_Brano fornito:_
-----

Il compenso pattuito con Barry era di 250 sterline, da dividere a metà con il compositore Don Black, e la promessa che se ci fossero stati altri film dedicati all’agente segreto, l’artista sarebbe stato coinvolto nella composizione delle musiche.

IL CONTRATTO
Per ragioni contrattuali il tema sarebbe stato accreditato a Norman, autore del resto delle musiche. Senza aver visto la pellicola Barry aveva deciso di rielaborare Bee’s Knees, uno strumentale che aveva composto con il suo gruppo The John Barry Seven nel 1958, su cui appunto ricalcherà, con un travolgente arrangiamento jazz, il James Bond Theme.
Anche altri brani strumentali dell’artista, da Hit and Miss a Beat Girl e Poor Me rimandavano, comunque, agli ingredienti sonori che si ritroveranno nel tema. Indimenticabile anche la caratteristica frase di chitarra di Vic Flick.

-----

_Consegna:_
Trascrivi senza modifiche la parte del brano sul James Bond Theme che va da "Il compenso pattuito" a "di Vic Flick.".

-----

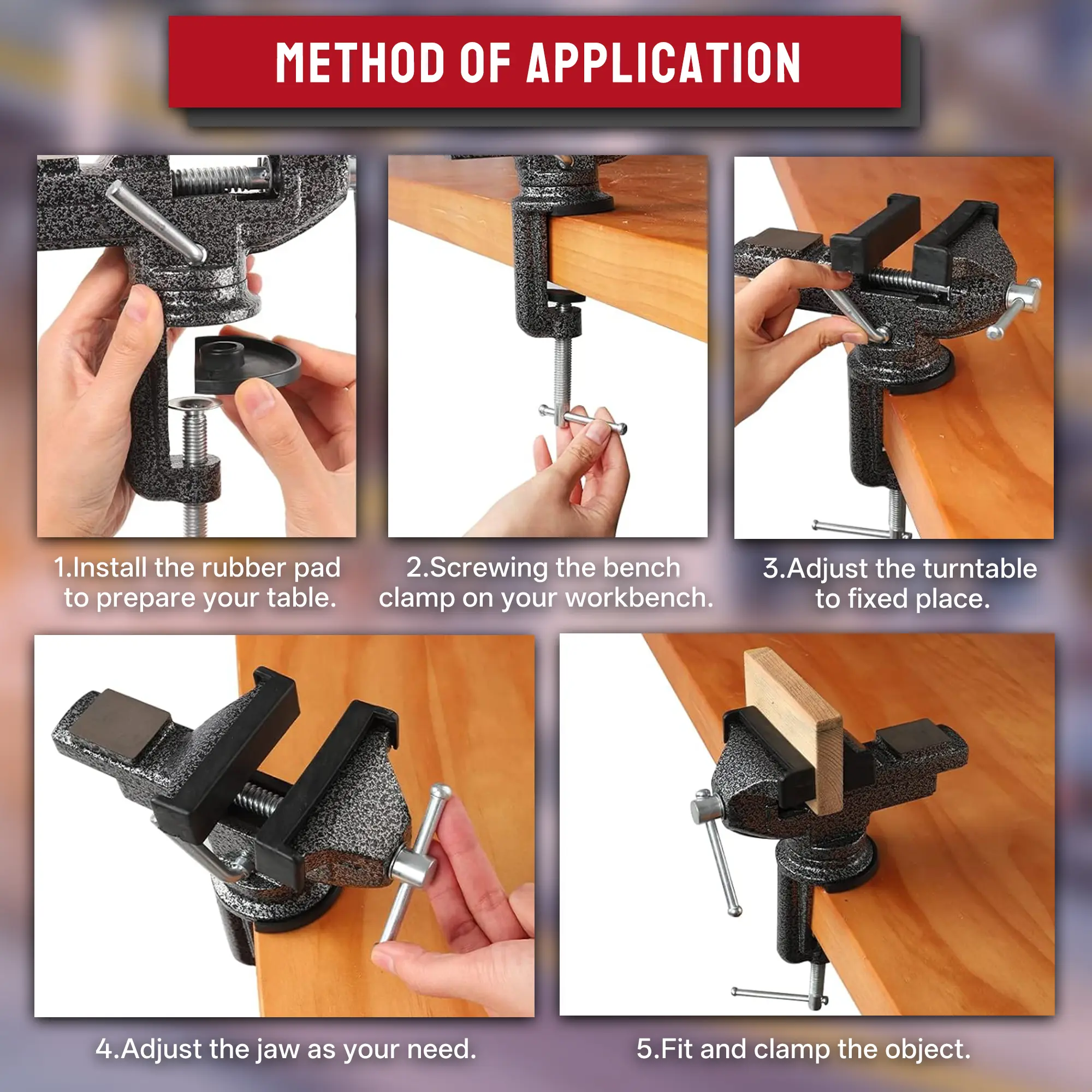 METHOD OF APPLICATION

1.Install the rubber pad to prepare your table.

2.Screwing the bench clamp on your workbench.

3.Adjust the turntable to fixed place.

4.Adjust the jaw as your need.

5.Fit and clamp the object.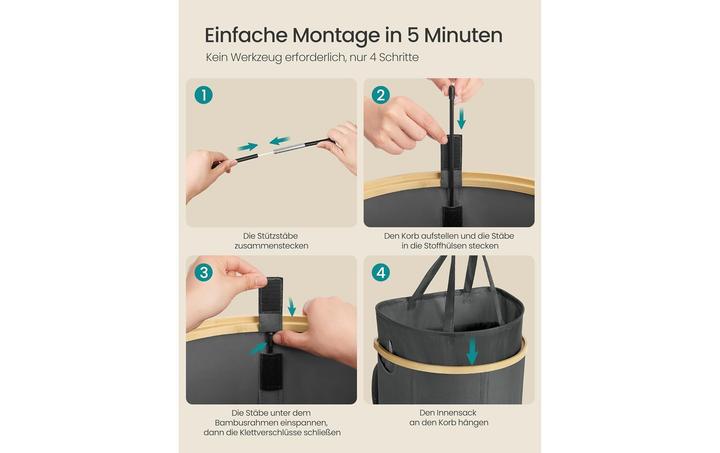 Einfache Montage in 5 Minuten

Kein Werkzeug erforderlich, nur 4 Schritte

1

Die Stützstäbe zusammenstecken

2

Den Korb aufstellen und die Stäbe in die Stoffhülsen stecken

3

Die Stäbe unter dem Bambusrahmen einspannen, dann die Klettverschlüsse schließen

4

Den Innensack an den Korb hängen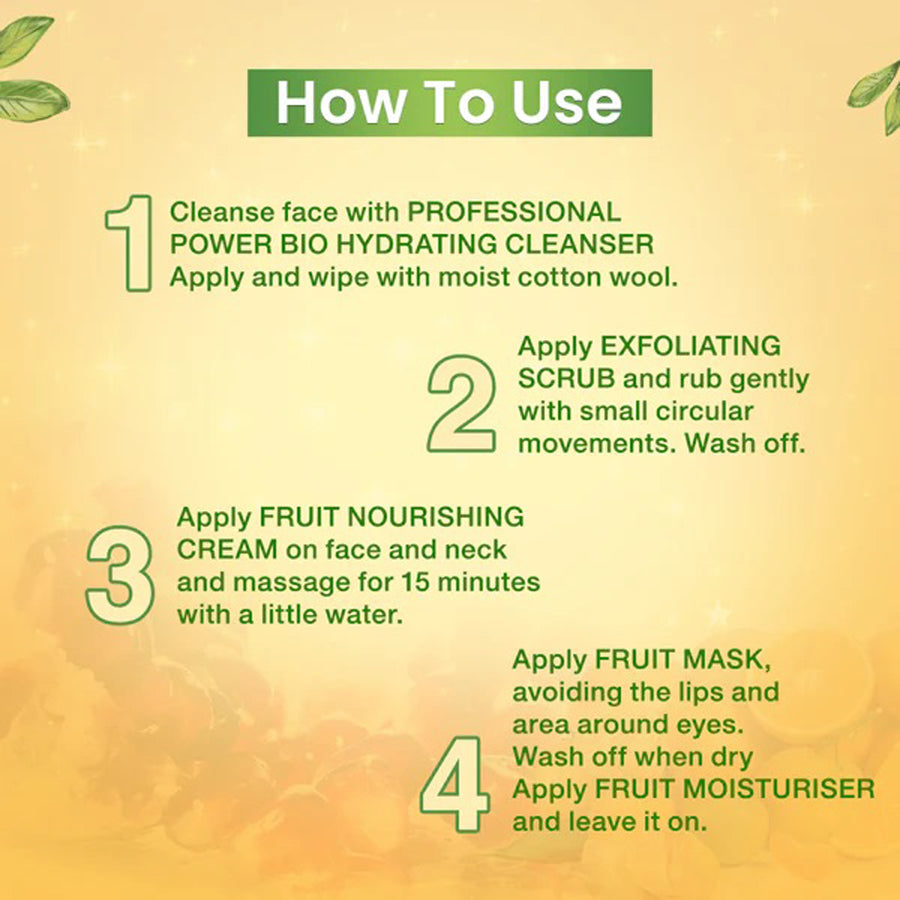 How To Use

1 Cleanse face with PROFESSIONAL POWER BIO HYDRATING CLEANSER Apply and wipe with moist cotton wool.

2 Apply EXFOLIATING SCRUB and rub gently with small circular movements. Wash off.

3 Apply FRUIT NOURISHING CREAM on face and neck and massage for 15 minutes with a little water.

4 Apply FRUIT MASK, avoiding the lips and area around eyes. Wash off when dry Apply FRUIT MOISTURISER and leave it on.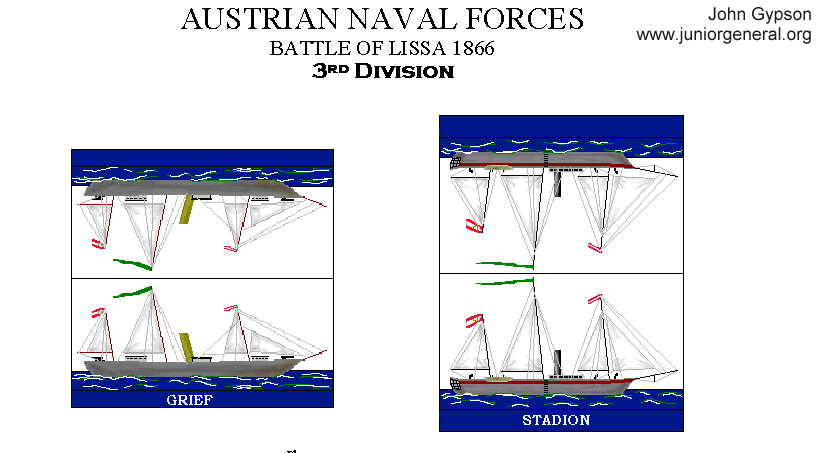 AUSTRIAN NAVAL FORCES
BATTLE OF LISSA 1866
3RD DIVISION

John Gypson
www.juniorgeneral.org

GRIEF

STADION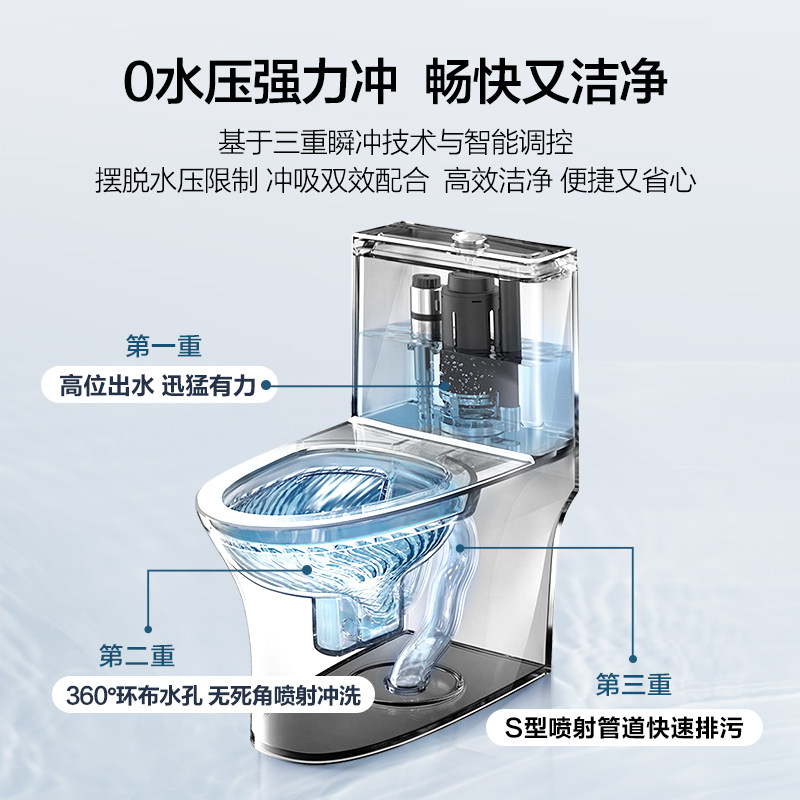 0水压强力冲 畅快又洁净

基于三重瞬冲技术与智能调控
摆脱水压限制 冲吸双效配合 高效洁净 便捷又省心

第一重
高位出水 迅猛有力

第二重
360°环布水孔 无死角喷射冲洗

第三重
S型喷射管道快速排污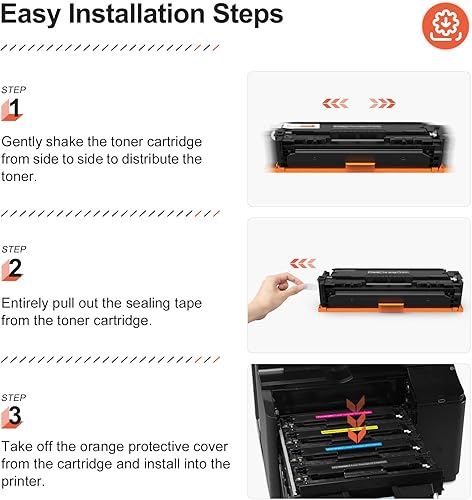 Easy Installation Steps

STEP
1

Gently shake the toner cartridge from side to side to distribute the toner.

STEP
2

Entirely pull out the sealing tape from the toner cartridge.

STEP
3

Take off the orange protective cover from the cartridge and install into the printer.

-----

_Soluzione dell'esercizio:_
Il compenso pattuito con Barry era di 250 sterline, da dividere a metà con il compositore Don Black, e la promessa che se ci fossero stati altri film dedicati all’agente segreto, l’artista sarebbe stato coinvolto nella composizione delle musiche.

IL CONTRATTO
Per ragioni contrattuali il tema sarebbe stato accreditato a Norman, autore del resto delle musiche. Senza aver visto la pellicola Barry aveva deciso di rielaborare Bee’s Knees, uno strumentale che aveva composto con il suo gruppo The John Barry Seven nel 1958, su cui appunto ricalcherà, con un travolgente arrangiamento jazz, il James Bond Theme.
Anche altri brani strumentali dell’artista, da Hit and Miss a Beat Girl e Poor Me rimandavano, comunque, agli ingredienti sonori che si ritroveranno nel tema. Indimenticabile anche la caratteristica frase di chitarra di Vic Flick.